# start of INPUT MATERIAL

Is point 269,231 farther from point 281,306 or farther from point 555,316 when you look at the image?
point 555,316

# end of INPUT MATERIAL
# start of INPUT MATERIAL

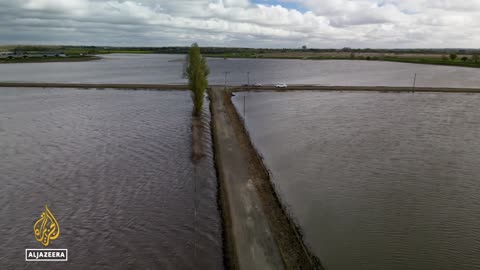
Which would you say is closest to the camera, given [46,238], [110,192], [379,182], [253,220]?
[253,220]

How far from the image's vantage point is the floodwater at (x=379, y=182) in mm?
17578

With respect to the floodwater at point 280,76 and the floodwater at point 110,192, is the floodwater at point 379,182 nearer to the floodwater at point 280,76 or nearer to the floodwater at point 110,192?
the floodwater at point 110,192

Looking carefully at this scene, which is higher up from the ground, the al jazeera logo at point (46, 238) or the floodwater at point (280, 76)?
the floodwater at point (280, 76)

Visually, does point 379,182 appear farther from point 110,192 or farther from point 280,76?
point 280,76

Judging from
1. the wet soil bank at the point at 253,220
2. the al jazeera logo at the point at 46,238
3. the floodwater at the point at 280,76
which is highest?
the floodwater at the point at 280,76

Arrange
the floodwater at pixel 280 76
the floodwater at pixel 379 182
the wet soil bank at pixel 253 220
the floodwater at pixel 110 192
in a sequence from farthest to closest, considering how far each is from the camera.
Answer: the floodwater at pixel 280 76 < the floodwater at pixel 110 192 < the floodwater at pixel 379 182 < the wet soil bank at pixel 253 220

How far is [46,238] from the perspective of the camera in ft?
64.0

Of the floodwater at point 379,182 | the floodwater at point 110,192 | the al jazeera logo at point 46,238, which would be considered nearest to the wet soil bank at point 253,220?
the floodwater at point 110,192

# end of INPUT MATERIAL

DIRECTIONS:
Show every line of the lines above that contains the string "pixel", copying each one in full. Case counts.

COMPLETE RESPONSE:
the floodwater at pixel 280 76
the floodwater at pixel 379 182
the wet soil bank at pixel 253 220
the floodwater at pixel 110 192
Answer: the floodwater at pixel 280 76 < the floodwater at pixel 110 192 < the floodwater at pixel 379 182 < the wet soil bank at pixel 253 220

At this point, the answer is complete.